**TEXTO FORNECIDO:**
+ + + + +
Cazaquistão, Quirguistão e Bielorrússia não oferecem muito. A Rússia
possui petróleo e bilionários, mas não uma economia diversificada e uma classe
média. Cerca de 60% do seu comércio exterior está ligado aos combustíveis
fósseis. Um décimo das receitas estatais provém diretamente da Gazprom.
A Ucrânia,
ao invés, é o sétimo maior produtor mundial de aço, o sexto exportador de trigo
e o terceiro de milho. Tem um setor metalmecânico importante, que vai dos
carros aos tratores, passando pelas armas e aviões. Tem uma classe média
estendida e uma forte classe operária. E, por fim, tem desembocadouros no Mar
Negro, que dá acesso ao Mediterrâneo e ao mundo.
As forças
armadas russas não são grandes o suficiente para invadir e ocupar a Ucrânia,
que é maior do que a França e tem 45 milhões de habitantes. Na Crimeia,
elas têm algum apoio. Lá está alojada a maior base da Marinha russa, com 25 mil
militares e 380 navios. Sem ela, a Rússia não poderia esperar que suas
tropas desembarcassem.
Ora,
incrivelmente, parece que Yanukóvych convenceu Putin (que não o
respeita) a atacar e que a população se levante em apoio à invasão. Putin
parece cegado pela ambição. Mas ele não poderia invadir a Ucrânia
continental, a menos que tenha sido cegado pelo desespero, hipótese não
impossível. Nada cimentaria mais a Ucrânia, e ele mesmo descobriu isso
rapidamente. Uma boa porcentagem dos habitantes da Crimeia o apoia, mas
outros logo saíram às ruas para protestar contra ele, prontos para pegar em
armas contra as suas tropas. Também nem é óbvio que ele conseguirá conquistar a
própria Crimeia.
Essa
península nunca foi "ucraniana". Nela, Catarina, a Grande,
derrotou os turcos muçulmanos e a povoou com russos. Khrushchov a uniu à
Ucrânia em 1954, apesar de alguns protestos, mas na União Soviética tudo
era decidido em Moscou. Também verificaram-se algumas reações locais em
1991, quando a Ucrânia declarou a independência, mas a Crimeia
não fez resistência à união com Kiev quando lhe foi concedido um status
especial.
+ + + + +
**TRECHO DOS DADOS:**
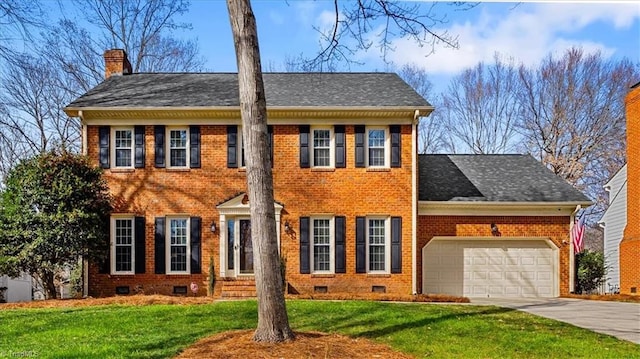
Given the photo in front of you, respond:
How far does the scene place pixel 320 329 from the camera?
8.69m

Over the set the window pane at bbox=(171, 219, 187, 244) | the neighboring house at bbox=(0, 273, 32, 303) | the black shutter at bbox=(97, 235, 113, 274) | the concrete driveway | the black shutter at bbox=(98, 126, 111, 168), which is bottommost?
+ + + + +
**INSTRUÇÕES DA TAREFA:** Segundo o texto fornecido, quantos militares e navios há na maior base da Marinha russa, situada na Crimeia?

**RESULTADO DA TAREFA:** 25 mil militares e 380 navios.